We spend more than £650,000 on them a year.
Scouring powder, sanitising fluid, floor cleaner.
We buy mops and cleaning cloths which are made to our own, rigorous specifications.
We even specify the times when and the ways in which they are to be used.
For example, we strip down our milk shake machines every day.
We clean all the parts which touch anything you might drink, sanitise them and air-dry them. (Drying-up cloths might harbour germs, so we don't use them.)
Cleaning, in fact, is as much a part of the work in our kitchens as cooking.
It is a continuous process, not something we leave until closing time. you might say that we are fanatical about it.

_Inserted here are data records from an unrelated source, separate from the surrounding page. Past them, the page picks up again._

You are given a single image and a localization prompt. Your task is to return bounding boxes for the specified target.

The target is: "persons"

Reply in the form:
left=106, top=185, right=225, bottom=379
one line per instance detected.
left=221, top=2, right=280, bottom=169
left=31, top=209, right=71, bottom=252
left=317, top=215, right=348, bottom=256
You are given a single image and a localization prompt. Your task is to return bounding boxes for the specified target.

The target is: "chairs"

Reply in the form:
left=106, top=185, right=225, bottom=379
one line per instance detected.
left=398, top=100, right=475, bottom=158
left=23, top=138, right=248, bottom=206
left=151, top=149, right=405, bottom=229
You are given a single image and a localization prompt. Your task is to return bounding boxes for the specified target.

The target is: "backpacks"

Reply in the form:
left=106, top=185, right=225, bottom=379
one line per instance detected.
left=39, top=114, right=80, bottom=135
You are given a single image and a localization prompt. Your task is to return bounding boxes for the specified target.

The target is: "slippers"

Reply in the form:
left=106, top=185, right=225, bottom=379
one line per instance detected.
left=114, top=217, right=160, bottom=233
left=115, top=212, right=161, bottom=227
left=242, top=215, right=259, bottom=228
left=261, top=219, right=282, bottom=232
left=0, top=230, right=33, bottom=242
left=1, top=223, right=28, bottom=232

You might even see that we are fanatical about it, because all our kitchens are quite open to the public gaze.
We are confident that you won't see anything you would rather not see.
We are equally confident that you won't eat anything you would rather not eat.
For, though chemicals play an important part in our kitchens, they have a very small part in our food.
Our hamburgers are made with 100% European beef, with no binders, no fillers and no additives.
Our scrambled eggs are made with 100% eggs and cooked in 100% butter.
There is fresh milk in our milkshakes and real strawberry juice in the strawberry syrup.
True, we add a little stabiliser to keep their consistency consistent.
And we clean our lettuce (Iceberg lettuce, by the way) with chlorine, before we wash it.
But when you eat at McDonald's you are eating little more than the best raw ingredients, freshly cooked in spotlessly clean kitchens.
And that is plain, unadulterated fact.